I’m not happy with this case. I thought Mr. Koerselman did quite well on the video. I don’t think he failed the video, except the Court sat in serious judgment of these two officers. I don’t know the officers. I’m inclined to merely scrutinize their credibility, but I must, based on the hearing and observing the testimony, especially of, I believe, Officer Crum, I can’t put out of my mind the facts that he brought to my attention concerning the driving in this case, and Mr. Koerselman, based upon these facts and what the officer testified to, I find you guilty of the offense of driving while intoxicated, and it is the judgment of the Court that you are guilty of the offense of D.W.I.

The trial court makes no reference to the complained of evidence. The appellant has failed to show the trial court relied on inadmissible evidence. Further, the record is replete with evidence, other than that complained of, upon which the trial court could have relied in finding appellant guilty. Appellant’s second point of error is overruled.

The judgment of the trial court is affirmed.

J. CURTISS BROWN, C.J., files a separate opinion concurring in the result.

. The one-leg stand test calls for the subject to hold one foot in the air and count to thirty. Appellant was unable to do this.

. This test calls for the subject to walk a straight line without stepping off the line. Appellant stepped off the line three times.

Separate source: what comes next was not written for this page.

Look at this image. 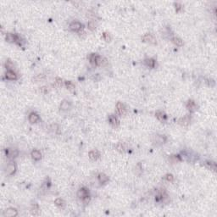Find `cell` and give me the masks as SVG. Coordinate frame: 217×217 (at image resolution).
<instances>
[{"mask_svg": "<svg viewBox=\"0 0 217 217\" xmlns=\"http://www.w3.org/2000/svg\"><path fill=\"white\" fill-rule=\"evenodd\" d=\"M54 204H55L57 206H59V208H61V209H64V208H65V201H64L63 199H55V201H54Z\"/></svg>", "mask_w": 217, "mask_h": 217, "instance_id": "d6986e66", "label": "cell"}, {"mask_svg": "<svg viewBox=\"0 0 217 217\" xmlns=\"http://www.w3.org/2000/svg\"><path fill=\"white\" fill-rule=\"evenodd\" d=\"M87 27H88V28H89V29L91 30V31H94V30H95V28H96V26H95V23H94V22H92V21H90V22L88 23Z\"/></svg>", "mask_w": 217, "mask_h": 217, "instance_id": "f546056e", "label": "cell"}, {"mask_svg": "<svg viewBox=\"0 0 217 217\" xmlns=\"http://www.w3.org/2000/svg\"><path fill=\"white\" fill-rule=\"evenodd\" d=\"M55 84H56V86L58 87H62V85H63V82H62V79H60V78H56L55 79Z\"/></svg>", "mask_w": 217, "mask_h": 217, "instance_id": "f1b7e54d", "label": "cell"}, {"mask_svg": "<svg viewBox=\"0 0 217 217\" xmlns=\"http://www.w3.org/2000/svg\"><path fill=\"white\" fill-rule=\"evenodd\" d=\"M82 200H83V202H84V204H88V203H89V201H90V197H89V195H88V196H87V197H85L84 199H82Z\"/></svg>", "mask_w": 217, "mask_h": 217, "instance_id": "e575fe53", "label": "cell"}, {"mask_svg": "<svg viewBox=\"0 0 217 217\" xmlns=\"http://www.w3.org/2000/svg\"><path fill=\"white\" fill-rule=\"evenodd\" d=\"M187 108L190 112H194L197 109V105H196V104H195L194 101H192V100H189L187 104Z\"/></svg>", "mask_w": 217, "mask_h": 217, "instance_id": "ba28073f", "label": "cell"}, {"mask_svg": "<svg viewBox=\"0 0 217 217\" xmlns=\"http://www.w3.org/2000/svg\"><path fill=\"white\" fill-rule=\"evenodd\" d=\"M142 41L149 44H156V39L151 34H146L142 37Z\"/></svg>", "mask_w": 217, "mask_h": 217, "instance_id": "7a4b0ae2", "label": "cell"}, {"mask_svg": "<svg viewBox=\"0 0 217 217\" xmlns=\"http://www.w3.org/2000/svg\"><path fill=\"white\" fill-rule=\"evenodd\" d=\"M165 179L167 180L168 182H172L173 181H174V177H173V176L171 175V174H167V175L165 176Z\"/></svg>", "mask_w": 217, "mask_h": 217, "instance_id": "d6a6232c", "label": "cell"}, {"mask_svg": "<svg viewBox=\"0 0 217 217\" xmlns=\"http://www.w3.org/2000/svg\"><path fill=\"white\" fill-rule=\"evenodd\" d=\"M190 121H191V117L189 115H186L185 117L181 119L179 122H180L181 125H182V126H187L188 124L190 123Z\"/></svg>", "mask_w": 217, "mask_h": 217, "instance_id": "2e32d148", "label": "cell"}, {"mask_svg": "<svg viewBox=\"0 0 217 217\" xmlns=\"http://www.w3.org/2000/svg\"><path fill=\"white\" fill-rule=\"evenodd\" d=\"M172 42L178 47H182L183 45L182 40L181 39V38H178V37H173L172 38Z\"/></svg>", "mask_w": 217, "mask_h": 217, "instance_id": "44dd1931", "label": "cell"}, {"mask_svg": "<svg viewBox=\"0 0 217 217\" xmlns=\"http://www.w3.org/2000/svg\"><path fill=\"white\" fill-rule=\"evenodd\" d=\"M175 6H176V11L177 12V13H179V12L182 10V5L181 4H178V3H176V4H175Z\"/></svg>", "mask_w": 217, "mask_h": 217, "instance_id": "1f68e13d", "label": "cell"}, {"mask_svg": "<svg viewBox=\"0 0 217 217\" xmlns=\"http://www.w3.org/2000/svg\"><path fill=\"white\" fill-rule=\"evenodd\" d=\"M116 109H117V111L118 113L120 114H125L126 113V109H125V106H124V104L122 103H120V102H119V103H117V104H116Z\"/></svg>", "mask_w": 217, "mask_h": 217, "instance_id": "9c48e42d", "label": "cell"}, {"mask_svg": "<svg viewBox=\"0 0 217 217\" xmlns=\"http://www.w3.org/2000/svg\"><path fill=\"white\" fill-rule=\"evenodd\" d=\"M5 76L7 79L9 80H15L16 78H17V76H16V74L14 72V71L12 70H8L5 74Z\"/></svg>", "mask_w": 217, "mask_h": 217, "instance_id": "9a60e30c", "label": "cell"}, {"mask_svg": "<svg viewBox=\"0 0 217 217\" xmlns=\"http://www.w3.org/2000/svg\"><path fill=\"white\" fill-rule=\"evenodd\" d=\"M205 164L208 168H209L210 170H213V171H215L216 170V164L213 161H206L205 162Z\"/></svg>", "mask_w": 217, "mask_h": 217, "instance_id": "603a6c76", "label": "cell"}, {"mask_svg": "<svg viewBox=\"0 0 217 217\" xmlns=\"http://www.w3.org/2000/svg\"><path fill=\"white\" fill-rule=\"evenodd\" d=\"M42 92H44V93H46V92H47V91H46V87H42Z\"/></svg>", "mask_w": 217, "mask_h": 217, "instance_id": "d590c367", "label": "cell"}, {"mask_svg": "<svg viewBox=\"0 0 217 217\" xmlns=\"http://www.w3.org/2000/svg\"><path fill=\"white\" fill-rule=\"evenodd\" d=\"M65 86L70 91H74L75 90V85L71 82H65Z\"/></svg>", "mask_w": 217, "mask_h": 217, "instance_id": "484cf974", "label": "cell"}, {"mask_svg": "<svg viewBox=\"0 0 217 217\" xmlns=\"http://www.w3.org/2000/svg\"><path fill=\"white\" fill-rule=\"evenodd\" d=\"M6 156L9 158H15L18 156L19 152L17 149H5Z\"/></svg>", "mask_w": 217, "mask_h": 217, "instance_id": "277c9868", "label": "cell"}, {"mask_svg": "<svg viewBox=\"0 0 217 217\" xmlns=\"http://www.w3.org/2000/svg\"><path fill=\"white\" fill-rule=\"evenodd\" d=\"M44 78V75H38L37 76H35L34 78H33V81H37V82H39L40 80L43 79Z\"/></svg>", "mask_w": 217, "mask_h": 217, "instance_id": "836d02e7", "label": "cell"}, {"mask_svg": "<svg viewBox=\"0 0 217 217\" xmlns=\"http://www.w3.org/2000/svg\"><path fill=\"white\" fill-rule=\"evenodd\" d=\"M116 149H117L118 151L124 152L126 150V147L124 146V144H122V143H119L117 146H116Z\"/></svg>", "mask_w": 217, "mask_h": 217, "instance_id": "83f0119b", "label": "cell"}, {"mask_svg": "<svg viewBox=\"0 0 217 217\" xmlns=\"http://www.w3.org/2000/svg\"><path fill=\"white\" fill-rule=\"evenodd\" d=\"M15 34H12V33H7L6 35V41L12 42H15Z\"/></svg>", "mask_w": 217, "mask_h": 217, "instance_id": "cb8c5ba5", "label": "cell"}, {"mask_svg": "<svg viewBox=\"0 0 217 217\" xmlns=\"http://www.w3.org/2000/svg\"><path fill=\"white\" fill-rule=\"evenodd\" d=\"M18 214V212L14 208H9L7 209L4 213V216H7V217H13V216H16Z\"/></svg>", "mask_w": 217, "mask_h": 217, "instance_id": "5b68a950", "label": "cell"}, {"mask_svg": "<svg viewBox=\"0 0 217 217\" xmlns=\"http://www.w3.org/2000/svg\"><path fill=\"white\" fill-rule=\"evenodd\" d=\"M5 67H6V69H8L9 70H11L12 69L14 68V65L10 60H7L6 63H5Z\"/></svg>", "mask_w": 217, "mask_h": 217, "instance_id": "4316f807", "label": "cell"}, {"mask_svg": "<svg viewBox=\"0 0 217 217\" xmlns=\"http://www.w3.org/2000/svg\"><path fill=\"white\" fill-rule=\"evenodd\" d=\"M31 155H32V159H34V160H40L42 158V154L41 153H40L38 150H33V151L32 152V154H31Z\"/></svg>", "mask_w": 217, "mask_h": 217, "instance_id": "30bf717a", "label": "cell"}, {"mask_svg": "<svg viewBox=\"0 0 217 217\" xmlns=\"http://www.w3.org/2000/svg\"><path fill=\"white\" fill-rule=\"evenodd\" d=\"M155 141H156V142H158V143L162 144V143H164V142H166V138L161 135H156Z\"/></svg>", "mask_w": 217, "mask_h": 217, "instance_id": "ffe728a7", "label": "cell"}, {"mask_svg": "<svg viewBox=\"0 0 217 217\" xmlns=\"http://www.w3.org/2000/svg\"><path fill=\"white\" fill-rule=\"evenodd\" d=\"M90 63L92 66H97V65H101L102 63V58L97 54H92L90 55Z\"/></svg>", "mask_w": 217, "mask_h": 217, "instance_id": "6da1fadb", "label": "cell"}, {"mask_svg": "<svg viewBox=\"0 0 217 217\" xmlns=\"http://www.w3.org/2000/svg\"><path fill=\"white\" fill-rule=\"evenodd\" d=\"M145 62H146L147 66H149L150 68H154L155 66V60L154 59H148L145 60Z\"/></svg>", "mask_w": 217, "mask_h": 217, "instance_id": "7402d4cb", "label": "cell"}, {"mask_svg": "<svg viewBox=\"0 0 217 217\" xmlns=\"http://www.w3.org/2000/svg\"><path fill=\"white\" fill-rule=\"evenodd\" d=\"M16 171V165L15 163H10L7 165V167L5 169V172L8 176H11L13 175L14 173Z\"/></svg>", "mask_w": 217, "mask_h": 217, "instance_id": "3957f363", "label": "cell"}, {"mask_svg": "<svg viewBox=\"0 0 217 217\" xmlns=\"http://www.w3.org/2000/svg\"><path fill=\"white\" fill-rule=\"evenodd\" d=\"M70 108V102L66 101V100H64L60 104V109H62V110H67V109H69Z\"/></svg>", "mask_w": 217, "mask_h": 217, "instance_id": "ac0fdd59", "label": "cell"}, {"mask_svg": "<svg viewBox=\"0 0 217 217\" xmlns=\"http://www.w3.org/2000/svg\"><path fill=\"white\" fill-rule=\"evenodd\" d=\"M99 156H100V154L97 150H92V151L89 153V158L91 159L92 160H97V159L99 158Z\"/></svg>", "mask_w": 217, "mask_h": 217, "instance_id": "8fae6325", "label": "cell"}, {"mask_svg": "<svg viewBox=\"0 0 217 217\" xmlns=\"http://www.w3.org/2000/svg\"><path fill=\"white\" fill-rule=\"evenodd\" d=\"M70 28L74 32H79L81 29H82V25L77 21H74L70 25Z\"/></svg>", "mask_w": 217, "mask_h": 217, "instance_id": "8992f818", "label": "cell"}, {"mask_svg": "<svg viewBox=\"0 0 217 217\" xmlns=\"http://www.w3.org/2000/svg\"><path fill=\"white\" fill-rule=\"evenodd\" d=\"M98 178H99V182L101 183V184H104V183H105L109 181V176H106L105 174H104V173H100L99 176H98Z\"/></svg>", "mask_w": 217, "mask_h": 217, "instance_id": "7c38bea8", "label": "cell"}, {"mask_svg": "<svg viewBox=\"0 0 217 217\" xmlns=\"http://www.w3.org/2000/svg\"><path fill=\"white\" fill-rule=\"evenodd\" d=\"M156 117L158 118L160 121H164V120H166L167 116H166V114H164V112L158 111V112H156Z\"/></svg>", "mask_w": 217, "mask_h": 217, "instance_id": "e0dca14e", "label": "cell"}, {"mask_svg": "<svg viewBox=\"0 0 217 217\" xmlns=\"http://www.w3.org/2000/svg\"><path fill=\"white\" fill-rule=\"evenodd\" d=\"M109 123L111 124L113 126H119V121L118 120L116 119V117L114 115H113V114H110V115H109Z\"/></svg>", "mask_w": 217, "mask_h": 217, "instance_id": "4fadbf2b", "label": "cell"}, {"mask_svg": "<svg viewBox=\"0 0 217 217\" xmlns=\"http://www.w3.org/2000/svg\"><path fill=\"white\" fill-rule=\"evenodd\" d=\"M103 37H104V40H105L106 42H110L111 37H110V36H109V34L108 32H104V34H103Z\"/></svg>", "mask_w": 217, "mask_h": 217, "instance_id": "4dcf8cb0", "label": "cell"}, {"mask_svg": "<svg viewBox=\"0 0 217 217\" xmlns=\"http://www.w3.org/2000/svg\"><path fill=\"white\" fill-rule=\"evenodd\" d=\"M32 212L33 214L37 215V214H39V207L37 204H35L34 205H32Z\"/></svg>", "mask_w": 217, "mask_h": 217, "instance_id": "d4e9b609", "label": "cell"}, {"mask_svg": "<svg viewBox=\"0 0 217 217\" xmlns=\"http://www.w3.org/2000/svg\"><path fill=\"white\" fill-rule=\"evenodd\" d=\"M89 195V194H88V191L87 188L85 187H82L81 188V189H79V191L77 192V196L80 198V199H84L85 197H87Z\"/></svg>", "mask_w": 217, "mask_h": 217, "instance_id": "52a82bcc", "label": "cell"}, {"mask_svg": "<svg viewBox=\"0 0 217 217\" xmlns=\"http://www.w3.org/2000/svg\"><path fill=\"white\" fill-rule=\"evenodd\" d=\"M39 120H40V118H39V116H38V114H37L36 113H31L30 114L29 121L31 123H37Z\"/></svg>", "mask_w": 217, "mask_h": 217, "instance_id": "5bb4252c", "label": "cell"}]
</instances>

. The Rhomberg test calls for the subject to stand with both feet together with arms to the side. The subject is then asked to tilt his head back, close his eyes and count silently to thirty. Appellant counted seventeen seconds instead of the required thirty seconds. Appellant also opened his eyes three times during the test.

.The HGN test calls for the subject’s eyes to follow the movement of an object. As the object moves steadily to one side of the subject’s field of vision, the subject’s eyes eventually fail to track the object smoothly. The test presumes that a sober person will exhibit smooth eye movement up to a greater angle than an intoxicated person.






Concurrence Opinion

J. CURTISS BROWN, Justice,

concurring.

I concur in the results only. I would hold that the admission of the quantitative evidence of the HGN test was error. However, the cause should be affirmed for the other reasons stated in the majority opinion.